- **What you will do**: Reproduce every record below exactly as written, leaving out any pictures.

<<<<

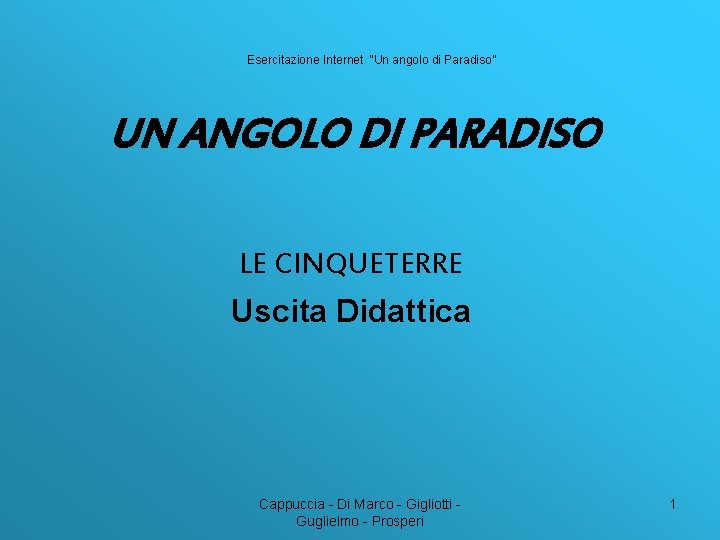 Esercitazione Internet "Un angolo di Paradiso"

UN ANGOLO DI PARADISO

LE CINQUETERRE

Uscita Didattica

Cappuccia - Di Marco - Gigliotti - Guglielmo - Prosperi

1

>>>>

- **Answer section**:
 Esercitazione Internet "Un angolo di Paradiso"

UN ANGOLO DI PARADISO

LE CINQUETERRE

Uscita Didattica

Cappuccia - Di Marco - Gigliotti - Guglielmo - Prosperi

1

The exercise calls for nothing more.